Fuzilados pela madrugada, a pena de morte nos EUA*

Internacional

Num pedaço de papel amarrotado, Joe Hill escreve à pressa o último poema «O meu testamento é fácil de decidir / porque não há nada a dividir. / O meu povo não precisa de choro nem lamento / que o musgo não cresce numa pedra em movimento». Os primeiros raios de uma luz implacável já iluminam a cela quando vieram buscar o sindicalista. Aos guardas prisionais do Utah cabe encenar o tétrico protocolo: «Joe Hill, operário, 36 anos, conhecido revolucionista e agitador», lê o polícia, «o Estado do Utah condena-o a morrer por fuzilamento. Deseja pedir uma última refeição?». Haverá mais burilado requinte de crueldade que convidar alguém a escolher a última refeição?

«Preparados!». De pé, mãos e pés atados, pano negro sobre a cara, Joe Hill respira pela última vez o ar glacial da manhã de 1915. «Apontar!». Cinco espingardas fazem mira a um papel branco, colado ao peito de um homem inocente. Uma das armas está carregada com uma bala de borracha; as outras quatro, com balas de chumbo. Assim, nenhum dos guardas saberá se terá sido ele a matar, quando apertar o gatilho com essa mesma intenção. «Disparar!». O estrondo assusta os pássaros que esvoaçam contra o sol e um fio de sangue rubro abre arroios na poeira como mercúrio derramado.

Cem anos volvidos, o Estado do Utah reintroduz o pelotão de fuzilamento. E não se trata de um caso isolado: este ano também o Wyoming aprovou o mesmo método de execução e, em Março, a cadeira eléctrica regressou ao Alabama.
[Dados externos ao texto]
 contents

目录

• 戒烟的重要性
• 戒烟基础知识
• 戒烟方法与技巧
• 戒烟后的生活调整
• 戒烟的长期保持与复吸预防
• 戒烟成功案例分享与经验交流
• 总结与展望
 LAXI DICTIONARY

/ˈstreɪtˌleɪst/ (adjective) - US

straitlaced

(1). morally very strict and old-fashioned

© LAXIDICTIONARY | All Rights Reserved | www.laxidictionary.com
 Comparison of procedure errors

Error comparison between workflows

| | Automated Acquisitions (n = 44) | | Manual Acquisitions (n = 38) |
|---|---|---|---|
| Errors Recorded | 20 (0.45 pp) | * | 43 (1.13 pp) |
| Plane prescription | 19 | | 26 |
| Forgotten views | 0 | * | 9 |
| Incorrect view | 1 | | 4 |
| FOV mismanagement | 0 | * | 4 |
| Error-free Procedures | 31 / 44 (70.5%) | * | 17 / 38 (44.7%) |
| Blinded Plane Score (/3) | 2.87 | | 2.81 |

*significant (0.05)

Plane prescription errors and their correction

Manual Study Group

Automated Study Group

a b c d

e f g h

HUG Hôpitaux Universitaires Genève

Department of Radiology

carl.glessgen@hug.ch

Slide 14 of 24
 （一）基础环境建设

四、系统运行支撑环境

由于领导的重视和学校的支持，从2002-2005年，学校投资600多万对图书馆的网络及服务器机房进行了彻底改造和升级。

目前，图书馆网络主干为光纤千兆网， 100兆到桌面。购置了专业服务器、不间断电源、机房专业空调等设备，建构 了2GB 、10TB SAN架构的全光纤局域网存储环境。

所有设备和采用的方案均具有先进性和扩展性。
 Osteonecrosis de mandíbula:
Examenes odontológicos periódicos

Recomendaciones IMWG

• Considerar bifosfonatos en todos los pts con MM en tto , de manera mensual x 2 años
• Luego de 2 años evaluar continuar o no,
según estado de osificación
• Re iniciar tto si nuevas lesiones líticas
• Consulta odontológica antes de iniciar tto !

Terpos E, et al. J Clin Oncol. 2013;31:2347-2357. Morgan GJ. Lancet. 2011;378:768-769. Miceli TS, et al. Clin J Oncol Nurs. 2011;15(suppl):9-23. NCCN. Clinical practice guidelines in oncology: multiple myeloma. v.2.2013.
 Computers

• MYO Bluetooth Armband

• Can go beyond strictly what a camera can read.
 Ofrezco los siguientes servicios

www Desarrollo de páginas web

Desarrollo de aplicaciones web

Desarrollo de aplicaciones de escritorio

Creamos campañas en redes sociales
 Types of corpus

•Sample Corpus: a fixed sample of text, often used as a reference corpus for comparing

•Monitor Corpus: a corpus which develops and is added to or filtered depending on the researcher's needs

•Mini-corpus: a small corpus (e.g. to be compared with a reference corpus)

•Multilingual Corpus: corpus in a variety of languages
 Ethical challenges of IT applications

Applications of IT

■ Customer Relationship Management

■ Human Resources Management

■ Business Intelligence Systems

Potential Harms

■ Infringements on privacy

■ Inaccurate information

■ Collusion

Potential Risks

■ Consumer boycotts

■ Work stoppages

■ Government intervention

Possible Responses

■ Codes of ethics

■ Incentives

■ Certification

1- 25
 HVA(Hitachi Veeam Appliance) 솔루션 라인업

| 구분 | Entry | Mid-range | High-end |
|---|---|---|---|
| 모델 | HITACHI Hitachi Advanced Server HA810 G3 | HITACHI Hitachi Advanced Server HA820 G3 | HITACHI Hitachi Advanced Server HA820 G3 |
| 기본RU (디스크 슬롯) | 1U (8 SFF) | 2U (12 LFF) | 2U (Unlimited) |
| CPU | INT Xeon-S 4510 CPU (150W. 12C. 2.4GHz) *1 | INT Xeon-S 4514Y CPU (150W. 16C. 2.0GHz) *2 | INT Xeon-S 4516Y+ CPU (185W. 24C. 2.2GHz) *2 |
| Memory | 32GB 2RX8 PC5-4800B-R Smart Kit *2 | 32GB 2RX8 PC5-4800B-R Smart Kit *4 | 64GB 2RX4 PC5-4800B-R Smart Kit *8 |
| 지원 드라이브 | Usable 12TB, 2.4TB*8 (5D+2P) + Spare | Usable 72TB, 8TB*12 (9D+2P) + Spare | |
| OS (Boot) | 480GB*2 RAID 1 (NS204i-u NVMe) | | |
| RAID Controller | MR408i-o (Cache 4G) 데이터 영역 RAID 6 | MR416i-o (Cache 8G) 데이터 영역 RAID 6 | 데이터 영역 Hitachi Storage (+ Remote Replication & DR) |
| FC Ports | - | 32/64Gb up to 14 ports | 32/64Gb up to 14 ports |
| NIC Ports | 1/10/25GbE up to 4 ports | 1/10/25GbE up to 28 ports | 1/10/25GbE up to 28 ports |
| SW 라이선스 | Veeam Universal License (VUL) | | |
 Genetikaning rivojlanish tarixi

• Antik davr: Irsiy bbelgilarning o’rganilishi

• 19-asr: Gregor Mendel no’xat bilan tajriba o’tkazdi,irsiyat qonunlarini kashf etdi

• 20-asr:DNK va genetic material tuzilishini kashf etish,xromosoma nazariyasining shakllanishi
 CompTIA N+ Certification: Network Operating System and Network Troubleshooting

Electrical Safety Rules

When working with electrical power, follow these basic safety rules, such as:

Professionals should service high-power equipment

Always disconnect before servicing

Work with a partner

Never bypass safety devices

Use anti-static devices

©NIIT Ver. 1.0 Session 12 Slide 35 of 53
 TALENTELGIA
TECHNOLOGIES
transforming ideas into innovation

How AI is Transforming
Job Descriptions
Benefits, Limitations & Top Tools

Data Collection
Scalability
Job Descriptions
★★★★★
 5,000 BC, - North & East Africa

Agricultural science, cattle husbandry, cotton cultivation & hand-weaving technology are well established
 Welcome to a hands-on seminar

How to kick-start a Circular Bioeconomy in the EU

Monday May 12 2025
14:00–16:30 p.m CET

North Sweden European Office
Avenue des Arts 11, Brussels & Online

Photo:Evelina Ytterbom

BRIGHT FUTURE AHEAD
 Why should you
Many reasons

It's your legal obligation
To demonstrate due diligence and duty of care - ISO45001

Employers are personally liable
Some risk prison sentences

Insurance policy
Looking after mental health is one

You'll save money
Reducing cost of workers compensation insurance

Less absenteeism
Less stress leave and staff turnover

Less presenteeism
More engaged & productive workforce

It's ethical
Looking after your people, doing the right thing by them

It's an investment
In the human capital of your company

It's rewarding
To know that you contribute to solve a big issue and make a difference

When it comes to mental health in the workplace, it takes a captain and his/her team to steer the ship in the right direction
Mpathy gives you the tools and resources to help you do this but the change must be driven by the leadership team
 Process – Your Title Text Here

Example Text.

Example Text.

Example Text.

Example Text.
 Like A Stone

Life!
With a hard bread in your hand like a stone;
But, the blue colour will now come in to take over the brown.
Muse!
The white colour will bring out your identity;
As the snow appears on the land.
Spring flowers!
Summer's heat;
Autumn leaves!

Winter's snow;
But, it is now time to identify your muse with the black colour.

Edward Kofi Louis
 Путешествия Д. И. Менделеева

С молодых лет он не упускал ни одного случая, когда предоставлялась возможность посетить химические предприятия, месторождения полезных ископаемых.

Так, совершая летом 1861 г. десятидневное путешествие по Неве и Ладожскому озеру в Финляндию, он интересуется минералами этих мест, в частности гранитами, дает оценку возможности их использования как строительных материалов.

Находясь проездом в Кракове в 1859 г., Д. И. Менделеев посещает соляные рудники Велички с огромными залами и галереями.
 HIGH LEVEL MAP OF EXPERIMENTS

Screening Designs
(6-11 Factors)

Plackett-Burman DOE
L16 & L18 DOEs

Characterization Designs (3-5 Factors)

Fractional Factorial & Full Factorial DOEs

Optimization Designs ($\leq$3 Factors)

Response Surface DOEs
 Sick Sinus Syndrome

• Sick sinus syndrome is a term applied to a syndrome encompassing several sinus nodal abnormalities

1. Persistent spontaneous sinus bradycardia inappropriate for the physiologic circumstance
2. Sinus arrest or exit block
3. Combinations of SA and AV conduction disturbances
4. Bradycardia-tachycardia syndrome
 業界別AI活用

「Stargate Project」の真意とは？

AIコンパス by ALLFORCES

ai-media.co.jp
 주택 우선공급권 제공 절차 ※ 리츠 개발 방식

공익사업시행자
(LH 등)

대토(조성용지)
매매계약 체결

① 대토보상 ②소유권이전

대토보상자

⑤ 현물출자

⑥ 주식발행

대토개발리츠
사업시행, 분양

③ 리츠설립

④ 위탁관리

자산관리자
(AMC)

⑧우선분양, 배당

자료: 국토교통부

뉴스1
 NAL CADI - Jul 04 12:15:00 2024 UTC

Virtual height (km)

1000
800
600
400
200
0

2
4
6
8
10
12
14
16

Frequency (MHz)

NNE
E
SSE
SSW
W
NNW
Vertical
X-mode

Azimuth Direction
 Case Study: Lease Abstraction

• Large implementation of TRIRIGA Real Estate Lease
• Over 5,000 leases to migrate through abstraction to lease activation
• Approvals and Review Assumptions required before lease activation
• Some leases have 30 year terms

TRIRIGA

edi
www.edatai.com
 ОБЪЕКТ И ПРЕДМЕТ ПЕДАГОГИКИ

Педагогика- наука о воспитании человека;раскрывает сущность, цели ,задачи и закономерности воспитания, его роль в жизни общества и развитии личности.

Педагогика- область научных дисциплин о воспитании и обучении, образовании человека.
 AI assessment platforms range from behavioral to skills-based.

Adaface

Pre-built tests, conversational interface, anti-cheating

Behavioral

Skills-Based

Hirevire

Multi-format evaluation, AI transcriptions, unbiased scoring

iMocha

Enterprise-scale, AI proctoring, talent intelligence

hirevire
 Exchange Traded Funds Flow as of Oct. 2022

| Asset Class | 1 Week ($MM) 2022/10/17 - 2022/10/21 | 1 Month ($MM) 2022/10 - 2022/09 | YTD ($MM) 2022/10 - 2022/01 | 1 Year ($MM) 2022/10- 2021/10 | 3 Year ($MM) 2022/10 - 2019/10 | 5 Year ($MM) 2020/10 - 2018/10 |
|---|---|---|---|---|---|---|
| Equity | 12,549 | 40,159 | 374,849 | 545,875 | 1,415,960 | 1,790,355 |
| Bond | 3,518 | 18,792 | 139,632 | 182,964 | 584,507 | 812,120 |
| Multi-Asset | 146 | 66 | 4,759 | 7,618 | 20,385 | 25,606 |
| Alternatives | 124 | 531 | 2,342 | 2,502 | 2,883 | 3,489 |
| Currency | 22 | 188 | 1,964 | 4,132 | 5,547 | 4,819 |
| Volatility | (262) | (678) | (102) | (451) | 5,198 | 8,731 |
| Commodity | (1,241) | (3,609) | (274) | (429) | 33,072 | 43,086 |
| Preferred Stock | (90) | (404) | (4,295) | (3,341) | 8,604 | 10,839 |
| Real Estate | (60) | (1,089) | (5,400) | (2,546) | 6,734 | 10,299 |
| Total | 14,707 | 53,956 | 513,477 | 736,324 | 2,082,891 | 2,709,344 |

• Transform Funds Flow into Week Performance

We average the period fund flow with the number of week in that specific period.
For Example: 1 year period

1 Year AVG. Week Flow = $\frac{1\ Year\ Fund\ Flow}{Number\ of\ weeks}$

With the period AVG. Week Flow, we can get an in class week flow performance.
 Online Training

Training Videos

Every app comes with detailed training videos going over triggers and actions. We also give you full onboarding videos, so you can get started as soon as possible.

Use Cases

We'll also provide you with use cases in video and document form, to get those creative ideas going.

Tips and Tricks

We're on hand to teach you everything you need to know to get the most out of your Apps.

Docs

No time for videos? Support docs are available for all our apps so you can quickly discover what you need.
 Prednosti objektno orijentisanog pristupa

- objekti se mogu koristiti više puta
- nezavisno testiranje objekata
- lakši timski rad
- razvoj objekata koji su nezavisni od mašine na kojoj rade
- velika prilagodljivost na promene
Mais recentemente, em Abril, o membro da Câmara dos Representantes do Oklahoma, Mike Christian, congratulou-se com a aprovação da câmara de gás: «Não quero saber se é injecção letal, cadeira eléctrica, fuzilamento, enforcamento, guilhotina ou atirá-los aos leões», explicou aos jornalistas. É a própria civilização humana que parece recuar nos EUA: de costa a costa, floresce o racismo colonialista, a exploração esclavagista e a mentalidade feudal, numa tendência também escoltada pelos métodos de pena capital. Actualmente, a pena de morte nos EUA faz-se por injecção letal, enforcamento, cadeira eléctrica, fuzilamento e câmara de gás.

Pena de morte em tempos de austeridade

No entanto, há uma explicação prática para o regresso à barbárie. Com a maior população prisional do mundo e os corredores da morte cheios, os 32 Estados que mantêm a pena capital não têm conseguido abastecer-se dos químicos usados na composição da injecção usual. O Texas, por exemplo, que ostenta uma média de duas execuções por mês, só tem mais duas doses até ao fim do ano. Confrontados com a falta de cooperação da indústria farmacêutica europeia e com o custo de produção da droga, estes Estados voltam-se para métodos antigos e também para outros novos.

A chamada «três-drogas», uma mistura de venenos baratos, é hoje em dia o principal e o mais cruel de todos os métodos de pena de morte nos EUA. Pode demorar horas a matar a vítima e provoca espasmos, contorções musculares e dores intensas. Michael Lee Wilson, executado em Janeiro, descreveu a sensação como tendo «todo o corpo em chamas».

Apesar de alguns progressos, como a abolição da pena de morte por seis Estados nos últimos oito anos ou a proibição federal, em 2005, de executar menores de 16 anos, o único balanço possível é que a sociedade dos EUA está doente. A sua ideologia é a expansão e a morte, a mesma ideologia da célula cancerígena e a sentença que há-de perseguir a humanidade inteira até se curar a enfermidade que a aflige, o capitalismo.